Infants' syncytial virus, italian paediatricians: 'Gone with Covid, but it will come back'
The syncytial virus in newborns is the main cause of bronchiolitis. Anti-Covid measures have neutralised it, but this absence could trigger a more serious epidemic than previous ones
“Before the Covid era, hospital emergency rooms were full of babies with respiratory syncytial virus (RNS) infections in winter
“With the Covid era, this virus has disappeared from circulation, not only in Italy but worldwide.
The reason probably lies in the measures taken to combat Sars-CoV-2: distancing, hand washing, use of masks, closure of crowded places.
But what will happen after Covid?
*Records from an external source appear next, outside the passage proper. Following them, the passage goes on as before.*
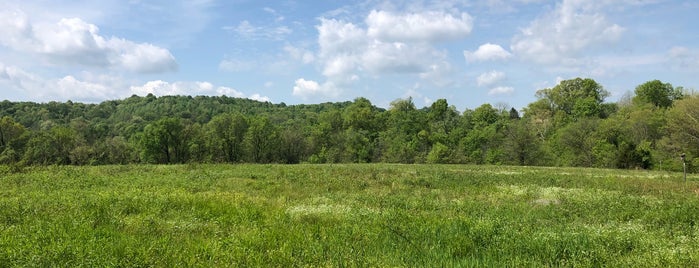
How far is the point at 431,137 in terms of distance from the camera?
9881 centimetres

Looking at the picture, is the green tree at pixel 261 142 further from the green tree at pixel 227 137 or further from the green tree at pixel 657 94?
the green tree at pixel 657 94

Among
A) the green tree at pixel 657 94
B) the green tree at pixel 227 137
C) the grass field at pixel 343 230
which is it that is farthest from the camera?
the green tree at pixel 227 137

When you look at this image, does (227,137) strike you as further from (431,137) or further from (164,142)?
(431,137)

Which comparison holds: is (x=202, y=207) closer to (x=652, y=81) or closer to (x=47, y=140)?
(x=47, y=140)

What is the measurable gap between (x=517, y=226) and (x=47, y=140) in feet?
270

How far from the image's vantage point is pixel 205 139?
281ft

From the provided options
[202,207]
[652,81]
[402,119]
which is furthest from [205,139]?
[652,81]

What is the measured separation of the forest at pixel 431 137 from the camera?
64312 mm

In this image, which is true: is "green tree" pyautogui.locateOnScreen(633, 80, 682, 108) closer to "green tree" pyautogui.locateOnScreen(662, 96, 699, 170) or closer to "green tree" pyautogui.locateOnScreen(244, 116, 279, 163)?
"green tree" pyautogui.locateOnScreen(662, 96, 699, 170)

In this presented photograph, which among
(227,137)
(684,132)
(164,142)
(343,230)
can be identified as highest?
(684,132)

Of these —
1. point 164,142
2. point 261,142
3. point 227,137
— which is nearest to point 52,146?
point 164,142

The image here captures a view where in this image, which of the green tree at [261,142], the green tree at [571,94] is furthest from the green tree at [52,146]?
the green tree at [571,94]

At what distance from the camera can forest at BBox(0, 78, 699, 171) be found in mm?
64312

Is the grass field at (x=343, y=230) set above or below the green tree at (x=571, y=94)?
below
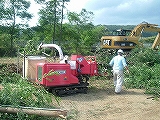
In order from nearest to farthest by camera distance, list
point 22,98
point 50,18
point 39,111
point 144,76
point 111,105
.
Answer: point 39,111
point 22,98
point 111,105
point 144,76
point 50,18

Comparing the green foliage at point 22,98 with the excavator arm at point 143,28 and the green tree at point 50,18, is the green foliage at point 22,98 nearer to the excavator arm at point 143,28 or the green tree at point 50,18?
the excavator arm at point 143,28

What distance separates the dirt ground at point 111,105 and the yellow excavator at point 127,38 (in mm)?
7607

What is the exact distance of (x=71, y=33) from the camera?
28.8m

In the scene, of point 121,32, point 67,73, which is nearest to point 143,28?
point 121,32

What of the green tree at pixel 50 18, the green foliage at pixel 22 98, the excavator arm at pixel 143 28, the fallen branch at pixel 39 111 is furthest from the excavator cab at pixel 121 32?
the fallen branch at pixel 39 111

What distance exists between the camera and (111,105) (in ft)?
29.1

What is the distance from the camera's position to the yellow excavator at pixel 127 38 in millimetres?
18672

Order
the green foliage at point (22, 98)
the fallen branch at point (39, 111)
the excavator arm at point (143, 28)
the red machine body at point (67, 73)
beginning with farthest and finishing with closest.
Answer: the excavator arm at point (143, 28) → the red machine body at point (67, 73) → the green foliage at point (22, 98) → the fallen branch at point (39, 111)

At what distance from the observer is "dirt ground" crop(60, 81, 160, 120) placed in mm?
7668

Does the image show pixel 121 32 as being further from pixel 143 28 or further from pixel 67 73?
pixel 67 73

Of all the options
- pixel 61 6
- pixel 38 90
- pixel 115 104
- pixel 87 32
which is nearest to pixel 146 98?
pixel 115 104

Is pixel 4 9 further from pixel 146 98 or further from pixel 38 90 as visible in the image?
pixel 38 90

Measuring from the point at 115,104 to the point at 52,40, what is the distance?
1978 cm

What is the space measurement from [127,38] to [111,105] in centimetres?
1062
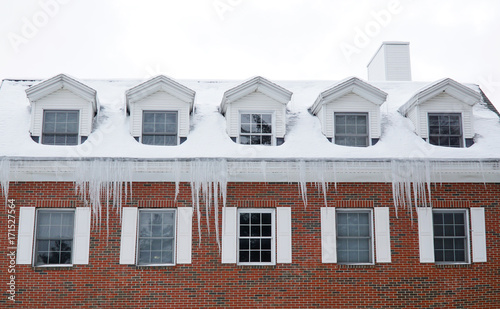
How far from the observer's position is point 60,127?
13.0 metres

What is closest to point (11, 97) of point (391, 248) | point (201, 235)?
point (201, 235)

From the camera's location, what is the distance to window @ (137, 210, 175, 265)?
477 inches

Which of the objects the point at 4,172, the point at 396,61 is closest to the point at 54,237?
the point at 4,172

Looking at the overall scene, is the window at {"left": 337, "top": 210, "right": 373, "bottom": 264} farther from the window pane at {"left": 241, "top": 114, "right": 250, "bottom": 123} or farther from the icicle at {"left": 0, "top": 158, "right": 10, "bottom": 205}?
the icicle at {"left": 0, "top": 158, "right": 10, "bottom": 205}

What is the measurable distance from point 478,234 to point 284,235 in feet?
15.5

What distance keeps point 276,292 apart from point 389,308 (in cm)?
270

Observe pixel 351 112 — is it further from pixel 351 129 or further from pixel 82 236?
pixel 82 236

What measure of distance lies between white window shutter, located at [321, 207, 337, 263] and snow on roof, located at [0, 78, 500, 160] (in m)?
1.36

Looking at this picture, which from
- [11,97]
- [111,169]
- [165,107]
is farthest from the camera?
[11,97]

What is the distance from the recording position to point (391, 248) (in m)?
12.2

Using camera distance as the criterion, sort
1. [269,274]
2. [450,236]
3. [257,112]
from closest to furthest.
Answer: [269,274] < [450,236] < [257,112]

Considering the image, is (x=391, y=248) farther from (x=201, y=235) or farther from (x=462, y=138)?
(x=201, y=235)

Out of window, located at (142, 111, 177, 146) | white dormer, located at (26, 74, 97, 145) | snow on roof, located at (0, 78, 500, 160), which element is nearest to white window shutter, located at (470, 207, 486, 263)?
snow on roof, located at (0, 78, 500, 160)

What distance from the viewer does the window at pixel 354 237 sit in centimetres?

Certainly, VRS will be back in circulation and there is a risk that there could be a slightly more serious epidemic than before.
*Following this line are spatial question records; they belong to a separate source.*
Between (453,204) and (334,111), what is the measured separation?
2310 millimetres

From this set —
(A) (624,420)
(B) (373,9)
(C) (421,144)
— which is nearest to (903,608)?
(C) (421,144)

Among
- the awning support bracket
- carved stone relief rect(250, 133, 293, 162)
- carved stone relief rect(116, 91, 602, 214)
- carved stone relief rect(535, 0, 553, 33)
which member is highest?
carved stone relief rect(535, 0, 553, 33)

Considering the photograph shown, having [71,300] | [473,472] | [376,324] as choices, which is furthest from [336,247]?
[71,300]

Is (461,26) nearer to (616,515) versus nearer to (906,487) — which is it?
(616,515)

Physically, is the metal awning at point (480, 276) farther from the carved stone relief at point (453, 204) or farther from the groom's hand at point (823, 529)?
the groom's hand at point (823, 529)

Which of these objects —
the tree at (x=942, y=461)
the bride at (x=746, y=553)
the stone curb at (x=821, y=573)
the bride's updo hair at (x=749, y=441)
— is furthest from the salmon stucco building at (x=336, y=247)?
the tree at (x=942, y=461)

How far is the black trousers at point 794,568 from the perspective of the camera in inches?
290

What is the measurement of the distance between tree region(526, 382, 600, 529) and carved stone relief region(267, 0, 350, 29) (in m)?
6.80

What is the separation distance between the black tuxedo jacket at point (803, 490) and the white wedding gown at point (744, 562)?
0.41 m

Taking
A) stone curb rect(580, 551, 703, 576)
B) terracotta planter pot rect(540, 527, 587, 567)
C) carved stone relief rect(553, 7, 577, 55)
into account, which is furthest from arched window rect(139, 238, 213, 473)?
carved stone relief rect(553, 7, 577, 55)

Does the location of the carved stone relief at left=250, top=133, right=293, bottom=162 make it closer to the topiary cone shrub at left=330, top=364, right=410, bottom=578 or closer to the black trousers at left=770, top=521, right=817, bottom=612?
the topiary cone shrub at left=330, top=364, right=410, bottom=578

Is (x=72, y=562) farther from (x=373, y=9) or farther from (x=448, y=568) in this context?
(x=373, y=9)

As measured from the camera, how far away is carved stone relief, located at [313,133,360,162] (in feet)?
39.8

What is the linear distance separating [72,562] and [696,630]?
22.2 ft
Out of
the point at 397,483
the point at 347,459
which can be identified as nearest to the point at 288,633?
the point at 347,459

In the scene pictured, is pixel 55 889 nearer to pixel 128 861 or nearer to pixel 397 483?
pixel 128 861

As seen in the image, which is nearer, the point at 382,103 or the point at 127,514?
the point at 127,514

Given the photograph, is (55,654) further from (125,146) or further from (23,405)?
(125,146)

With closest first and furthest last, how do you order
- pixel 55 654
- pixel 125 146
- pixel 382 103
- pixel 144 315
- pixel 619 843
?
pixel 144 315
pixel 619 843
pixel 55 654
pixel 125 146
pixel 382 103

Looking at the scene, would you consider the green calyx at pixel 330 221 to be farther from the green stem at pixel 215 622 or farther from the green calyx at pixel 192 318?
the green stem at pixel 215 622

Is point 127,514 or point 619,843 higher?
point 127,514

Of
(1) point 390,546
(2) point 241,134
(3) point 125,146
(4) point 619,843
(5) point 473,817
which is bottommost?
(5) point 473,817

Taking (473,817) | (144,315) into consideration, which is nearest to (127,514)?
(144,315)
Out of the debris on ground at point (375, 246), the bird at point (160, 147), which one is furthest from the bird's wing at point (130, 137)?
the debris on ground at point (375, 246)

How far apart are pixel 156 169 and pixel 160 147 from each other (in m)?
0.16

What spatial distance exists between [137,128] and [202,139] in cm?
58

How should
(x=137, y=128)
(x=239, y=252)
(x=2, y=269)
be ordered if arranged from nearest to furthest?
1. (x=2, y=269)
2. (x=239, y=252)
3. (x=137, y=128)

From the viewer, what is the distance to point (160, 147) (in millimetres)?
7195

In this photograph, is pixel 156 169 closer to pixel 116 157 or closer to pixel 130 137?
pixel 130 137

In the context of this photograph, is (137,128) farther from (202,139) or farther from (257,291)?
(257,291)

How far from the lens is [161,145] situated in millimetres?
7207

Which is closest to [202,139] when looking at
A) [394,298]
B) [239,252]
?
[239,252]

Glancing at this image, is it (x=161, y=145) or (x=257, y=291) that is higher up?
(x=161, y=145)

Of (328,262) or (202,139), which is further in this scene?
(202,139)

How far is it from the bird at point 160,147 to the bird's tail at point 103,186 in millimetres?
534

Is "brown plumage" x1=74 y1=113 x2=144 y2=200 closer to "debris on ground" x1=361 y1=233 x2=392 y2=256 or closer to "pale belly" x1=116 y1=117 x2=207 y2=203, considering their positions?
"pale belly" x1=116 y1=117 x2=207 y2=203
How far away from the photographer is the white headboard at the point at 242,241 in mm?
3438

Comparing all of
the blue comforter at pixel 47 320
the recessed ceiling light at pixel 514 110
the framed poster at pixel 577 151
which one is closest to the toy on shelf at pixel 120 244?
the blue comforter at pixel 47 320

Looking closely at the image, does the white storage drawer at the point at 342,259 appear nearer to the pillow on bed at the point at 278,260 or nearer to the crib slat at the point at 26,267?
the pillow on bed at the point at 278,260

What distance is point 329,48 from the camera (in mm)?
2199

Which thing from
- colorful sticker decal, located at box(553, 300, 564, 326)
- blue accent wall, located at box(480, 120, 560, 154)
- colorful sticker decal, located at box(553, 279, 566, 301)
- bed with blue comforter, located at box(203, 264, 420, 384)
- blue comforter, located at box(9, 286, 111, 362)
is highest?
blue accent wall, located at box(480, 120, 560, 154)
Usually, infants are protected by the antibodies their mothers pass to them through the placenta.
But this year there has been a jump, no one has fallen ill with the respiratory syncytial virus, so there is a risk that babies will be born to mothers who do not have antibodies and therefore will be less protected.
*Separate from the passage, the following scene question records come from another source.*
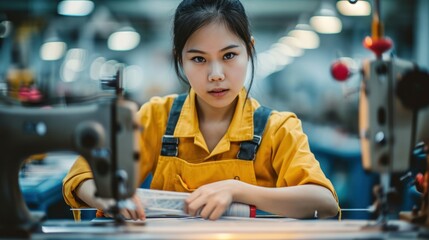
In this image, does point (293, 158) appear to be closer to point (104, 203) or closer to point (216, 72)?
point (216, 72)

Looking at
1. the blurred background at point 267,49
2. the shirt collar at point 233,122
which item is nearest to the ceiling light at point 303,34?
the blurred background at point 267,49

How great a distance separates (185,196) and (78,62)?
6097mm

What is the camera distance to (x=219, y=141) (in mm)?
1774

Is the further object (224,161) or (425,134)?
(224,161)

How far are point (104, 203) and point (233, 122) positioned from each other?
508 millimetres

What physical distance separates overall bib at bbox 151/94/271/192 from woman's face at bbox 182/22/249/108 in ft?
0.60

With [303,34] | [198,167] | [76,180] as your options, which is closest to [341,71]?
[198,167]

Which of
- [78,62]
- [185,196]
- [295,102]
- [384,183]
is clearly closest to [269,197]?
[185,196]

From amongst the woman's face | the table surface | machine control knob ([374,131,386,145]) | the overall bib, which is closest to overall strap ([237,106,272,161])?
the overall bib

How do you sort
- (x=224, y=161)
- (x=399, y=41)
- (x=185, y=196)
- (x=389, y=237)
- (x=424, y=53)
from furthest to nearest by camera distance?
(x=399, y=41), (x=424, y=53), (x=224, y=161), (x=185, y=196), (x=389, y=237)

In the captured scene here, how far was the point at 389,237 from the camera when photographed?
1.22 m

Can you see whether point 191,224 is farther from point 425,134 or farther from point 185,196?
point 425,134

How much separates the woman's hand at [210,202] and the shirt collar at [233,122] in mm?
311

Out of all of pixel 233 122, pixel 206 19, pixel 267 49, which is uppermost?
pixel 267 49
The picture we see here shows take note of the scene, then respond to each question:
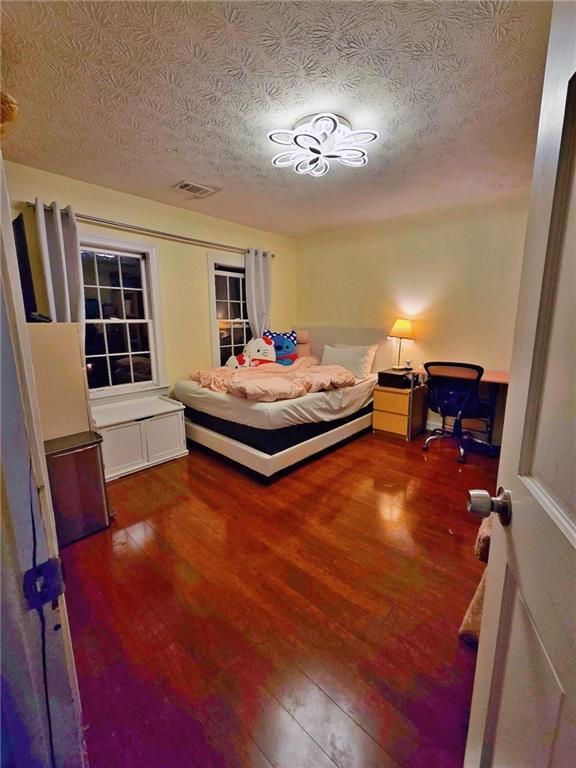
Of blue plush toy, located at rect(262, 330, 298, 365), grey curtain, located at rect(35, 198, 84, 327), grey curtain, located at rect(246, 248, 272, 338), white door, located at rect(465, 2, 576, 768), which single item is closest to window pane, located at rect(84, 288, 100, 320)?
grey curtain, located at rect(35, 198, 84, 327)

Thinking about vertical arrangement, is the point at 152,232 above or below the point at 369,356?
above

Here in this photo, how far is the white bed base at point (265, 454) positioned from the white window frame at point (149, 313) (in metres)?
0.61

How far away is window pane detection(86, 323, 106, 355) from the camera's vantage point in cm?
310

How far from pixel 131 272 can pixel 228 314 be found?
1289 millimetres

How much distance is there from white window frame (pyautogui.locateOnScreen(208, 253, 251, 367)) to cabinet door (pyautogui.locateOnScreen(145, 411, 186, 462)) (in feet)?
3.86

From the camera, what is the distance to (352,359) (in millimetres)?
4105

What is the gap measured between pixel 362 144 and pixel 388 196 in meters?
1.07

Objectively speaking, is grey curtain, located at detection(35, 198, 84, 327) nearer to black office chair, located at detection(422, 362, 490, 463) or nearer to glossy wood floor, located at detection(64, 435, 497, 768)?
glossy wood floor, located at detection(64, 435, 497, 768)

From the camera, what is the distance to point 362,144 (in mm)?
2205

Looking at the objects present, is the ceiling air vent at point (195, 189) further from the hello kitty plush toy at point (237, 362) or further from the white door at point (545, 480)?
the white door at point (545, 480)

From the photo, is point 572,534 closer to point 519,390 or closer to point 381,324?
point 519,390

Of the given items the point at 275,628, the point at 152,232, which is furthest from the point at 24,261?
the point at 275,628

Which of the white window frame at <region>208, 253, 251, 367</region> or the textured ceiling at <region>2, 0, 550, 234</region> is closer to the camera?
the textured ceiling at <region>2, 0, 550, 234</region>

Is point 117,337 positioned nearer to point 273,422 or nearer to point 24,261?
point 24,261
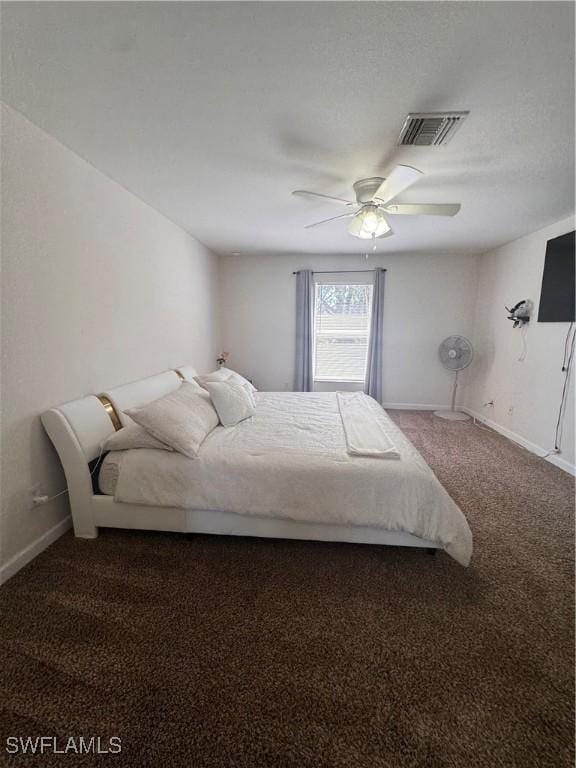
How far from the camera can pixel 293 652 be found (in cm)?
129

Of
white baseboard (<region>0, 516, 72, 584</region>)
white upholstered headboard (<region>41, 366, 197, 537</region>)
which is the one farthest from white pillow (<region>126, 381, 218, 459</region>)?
white baseboard (<region>0, 516, 72, 584</region>)

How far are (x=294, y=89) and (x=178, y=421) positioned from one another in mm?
1848

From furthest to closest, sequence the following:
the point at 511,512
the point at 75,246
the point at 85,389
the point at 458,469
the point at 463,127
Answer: the point at 458,469 → the point at 511,512 → the point at 85,389 → the point at 75,246 → the point at 463,127

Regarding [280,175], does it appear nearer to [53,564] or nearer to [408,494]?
[408,494]

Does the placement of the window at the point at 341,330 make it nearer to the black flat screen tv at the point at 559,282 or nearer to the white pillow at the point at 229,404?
the black flat screen tv at the point at 559,282

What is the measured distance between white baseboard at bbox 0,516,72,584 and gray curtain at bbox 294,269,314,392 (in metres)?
3.53

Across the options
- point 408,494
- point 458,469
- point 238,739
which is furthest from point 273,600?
point 458,469

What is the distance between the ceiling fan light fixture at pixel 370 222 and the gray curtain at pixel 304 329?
2.32m

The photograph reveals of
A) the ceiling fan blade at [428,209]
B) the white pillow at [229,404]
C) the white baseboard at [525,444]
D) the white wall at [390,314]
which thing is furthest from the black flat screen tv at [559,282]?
the white pillow at [229,404]

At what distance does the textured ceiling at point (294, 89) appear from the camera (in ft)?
3.54

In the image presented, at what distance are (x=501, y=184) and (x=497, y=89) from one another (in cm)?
114

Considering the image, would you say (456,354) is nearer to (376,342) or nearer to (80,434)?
(376,342)

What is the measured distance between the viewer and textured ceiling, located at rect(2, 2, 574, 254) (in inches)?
42.5

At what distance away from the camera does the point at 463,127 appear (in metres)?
1.64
So says Fabio Midulla, president of the Italian Society for Infantile Respiratory Diseases (SIMRI) and head of the paediatric emergency department at the Umberto I General Hospital in Rome, speaking at the 76th Italian Congress of Paediatrics with a lecture dedicated to the history of VRS.
Midulla stressed that “if we continue to wash our hands, use masks when we have a cold, and try to avoid crowded places, the circulation of the respiratory syncytial virus will probably be contained”.
Together with the influenza virus, VRS (Respiratory Syncytial Virus) is one of the most important viruses in circulation “because it affects all ages, from the newborn to the elderly person with comorbidities, and the clinical manifestations it gives depend on the age and immune status of the patient”
In infants it is the main cause of bronchiolitis,” explains the SIMRI president, “in pre-school children it is the cause of a flare-up of asthmatic bronchitis and asthma in older children; in adult smokers it causes a flare-up of chronic obstructive bronchitis; in people over 75 with comorbidities it causes severe respiratory failure and interstitial pneumonias that can lead to death.
And it is a virus that is present all over the world,’ says Midulla. ‘It has been estimated that in one year 30 million children under the age of five become ill, more than 3.5 million of these children are hospitalised and about 100 000 die, mostly in developing countries.
Telling the story of the virus, Midulla recalls how ‘in 1979 in Naples there was an epidemic of bronchiolitis from which more than 20 children died.
A scientific committee was set up to try to understand the reason for these deaths, which was called a ‘dark evil’.
After two years, it was discovered that it was the respiratory syncytial virus
“Poor socio-economic conditions, overcrowding, malnutrition and reduced immune defences had triggered this type of pathology’.
Today the mortality rate is low, ‘however,’ Midulla explains, ‘there are children at risk, such as those with congenital heart disease, serious premature babies, those with congenital malformations, neuromuscular diseases or chronic respiratory diseases; they can get this infection in a much more serious form than a child born at term who has no problems.
Mortality rates are still high in developing countries,” the expert stressed.
The respiratory syncytial virus, therefore, is still frightening, ‘it is very frequent and mainly affects newborns because they do not yet have a fully developed immune system’.
Another characteristic of the virus,” explains the expert, “is that it does not provide lasting immunity, meaning that the same person can become infected several times during their lifetime.
To defeat it, ‘there is no antiviral drug and therapy is either preventive or symptomatic,’ says Midulla.
‘There are specific monoclonal antibodies on the market that can be used in certain categories of patients such as preterm infants, heart patients, children with chronic respiratory diseases or neuromuscular diseases.
It is the only effective therapy against the virus.
The expert then recalls that in the 1960s, ‘a vaccine made with the virus killed in formalin was marketed, but the vaccination was a disaster because the children who had been vaccinated still caught bronchiolitis, and in a more serious form.
Two children died,’ the expert concludes, ‘so there has been no vaccine against this virus since the 1960s, and it cannot be developed because the immune response of the host is not well known.
There is a phase 3 trial of a vaccine administered to pregnant mothers during the third trimester, but it is not yet commercially available.